I'm willing to bet this guy abandoned the horse, but for your own peace of mind you'll need to know what to do about obtaining this animal legally. It may be as simple as providing proof that you've been taking care of the horse, but an equine law attorney will know best.


----------



## maura

What Speed said ^^^^.

There's also something called a mechanic's lein, which allows you to take possession of property left in your care when the owner of the property owes you money. Named because it originally was written for mechanics, giving them a lein against a car title when they were owed money for repairs. 

However, I'm not sure if you can file one with the court in the absence of an actual board contract. 

You could try calling the clerk of the court in your county and ask about the requirements for filing a mechanic's lein to start off with; but I suspect you will need to talk to an attorney to get clear title to the horse. 

He looks great in your photos, good job. BTW, it's great that you have those photos as documentation of the care you've provided - that will help your case.


----------



## Peppy Barrel Racing

Thanks I worked hard to get him to look that way. I did everything I could to fatten him up quick I'm sure being that skinny made winter a little colder. I was so scared when I wormed him for the first time. I was afraid he might die. I wormed him lightly then 2 weeks later real hard. After worming he fattened right up and his coat became healthy again. He is such a sweet boy. I can't believe they would allow that horse to get in that condition.


----------



## sierrams1123

call your local law enforcement and see what the deputy says they may just make a report about it so that if in the future the owner trys to take the horse or sell the horse you will have a say or what not


----------



## Alwaysbehind

Though I think police are great they will most likely not know the ins and outs of a stableman's lien so calling law enforcement will not help you much.
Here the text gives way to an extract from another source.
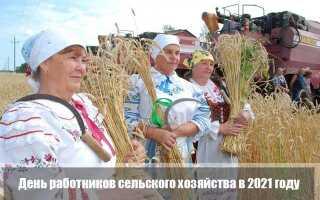 День работников сельского хозяйства в 2021 году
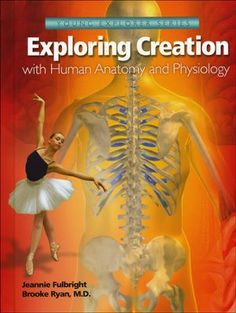 Apologia Exploring Creation with Anatomy and Physiology: Worksheets/Tests - Companions to Apologia's textbook, Exploring Creation with Human Anatomy and Physiology by Jeannie Fulbright a Anatomy And Physiology Textbook, Apologia Anatomy, Homeschool Science Curriculum, Homeschooling, Homeschool Books, Science Classroom, Classroom Ideas, Human Body Systems, Anatomy Study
The rules regarding a stableman's lien vary from state to state. Find an equine lawyer like SR and Maura suggested and make sure they are know about the laws in your state.
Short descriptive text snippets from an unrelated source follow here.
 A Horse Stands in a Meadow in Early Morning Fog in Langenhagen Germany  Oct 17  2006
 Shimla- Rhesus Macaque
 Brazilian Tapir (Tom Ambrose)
Curious, who has been paying for the hoof care and vet care the horse receives?


----------



## mls

My bet is there is no contract.

In a he said/she said situation, the judge will side with the party that has the burden of proof. Do you have all of your receipts, etc to prove you have been providing for the horse?


----------



## sierrams1123

Being as I work for law enforcement I know that deputies will point you in the right direction.


----------



## Alwaysbehind

I would say that you and your co-workers are the exception, not the norm.


----------



## sierrams1123

It is most likely going to be seen as a civil matter so you will probably end up talking with magistrate court, so if for some reason you are not able to speak with an officer then call magistrate.


----------



## Alwaysbehind

Sierrams, your use of the word magistrate makes me believe you are not from the US. That might be why we have differing opinions on how to deal with this.

The OP is from Oklahoma. Calling the police or the court system will not really do her any good unless she happens to get in touch with someone who works there that also owns a boarding barn.


----------



## iridehorses

Alwaysbehind said:


> Sierrams, your use of the word magistrate makes me believe you are not from the US.


Not necessarily true. In SC we use Magistrates in place of Judges for civil matters up to $7,500.

In this case, as in others I've seen, you need to get a lien against the owner then you can either sell the horse or take ownership legally.


----------



## Alwaysbehind

iridehorses said:


> In this case, as in others I've seen, you need to get a lien against the owner then you can either sell the horse or take ownership legally.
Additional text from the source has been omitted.